··· EXTRAIT DE PAGE
Les prévisions de déficit public pour 2023 et 2024 n’ont eu de cesse de se dégrader à compter de l’adoption du projet de loi de finances pour 2024, s’éloignant très tôt de la cible d’un déficit de 4,4 % prévue par la loi de programmation des finances publiques pour 2023-2027 et par la loi de finances pour 2024 elle-même. Comment expliquer l’ampleur de l’écart entre les prévisions et l’exécution, alors même que le niveau de croissance du PIB en 2023 s’est avéré proche (+ 0,9 %) de celui attendu (+ 1 %) ?
······
··· LIGNES ENREGISTRÉES
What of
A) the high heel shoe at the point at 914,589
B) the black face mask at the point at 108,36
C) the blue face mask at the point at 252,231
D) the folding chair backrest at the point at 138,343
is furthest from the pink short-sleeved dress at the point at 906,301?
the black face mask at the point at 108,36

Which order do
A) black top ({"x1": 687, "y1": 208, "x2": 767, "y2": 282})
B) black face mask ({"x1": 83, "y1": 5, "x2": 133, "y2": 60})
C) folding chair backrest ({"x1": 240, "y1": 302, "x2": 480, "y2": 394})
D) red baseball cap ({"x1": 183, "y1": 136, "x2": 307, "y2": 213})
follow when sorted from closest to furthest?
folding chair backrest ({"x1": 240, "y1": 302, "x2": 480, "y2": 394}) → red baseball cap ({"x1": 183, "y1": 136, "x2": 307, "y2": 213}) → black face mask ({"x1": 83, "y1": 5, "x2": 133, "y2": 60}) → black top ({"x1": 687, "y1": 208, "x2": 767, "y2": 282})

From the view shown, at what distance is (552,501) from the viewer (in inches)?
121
······
# EXERCICE A
Filtrez les enregistrements en ne conservant que les lignes qui contiennent le mot « furthest ».
# EXERCICE B
Rédigez la suite de l'extrait sur le déficit public, en reprenant immédiatement après sa dernière phrase.

# RÉSULTAT DE L'EXERCICE A
is furthest from the pink short-sleeved dress at the point at 906,301?
follow when sorted from closest to furthest?

# RÉSULTAT DE L'EXERCICE B
L’explication tient essentiellement à des erreurs dans les prévisions de recettes. À politique fiscale inchangée, un même niveau de croissance peut, il est vrai, affecter différemment le déficit public, ne serait-ce que parce que les prélèvements obligatoires n’ont pas toujours la même élasticité, c’est-à-dire qu’ils ne réagissent pas avec la même intensité à la croissance du PIB. Tandis qu’elle est en moyenne de 1, l’élasticité des prélèvements obligatoires au PIB a atteint en 2023 le niveau étonnamment bas de 0,4. Les recettes fiscales ont ainsi toutes été inférieures aux prévisions gouvernementales, trop imprudentes et mal documentées. Ainsi, en matière d’impôt sur les sociétés (IS), dont on sait les recettes délicates à prévoir en raison du cinquième acompte. Pourtant, dès le programme de stabilité transmis à la Commission européenne au mois d’avril, et sans fournir la moindre explication, le gouvernement relevait de 12 Md € l’estimation du produit d’IS arrêtée quatre mois plus tôt en loi de finances. 12 Md € : soit exactement le chiffrage du produit initialement attendu de la contribution sur la rente infra-marginale d’électricité (CRIM), et qui n’a finalement rapporté que… 600 M €, soit un trou de 95 % !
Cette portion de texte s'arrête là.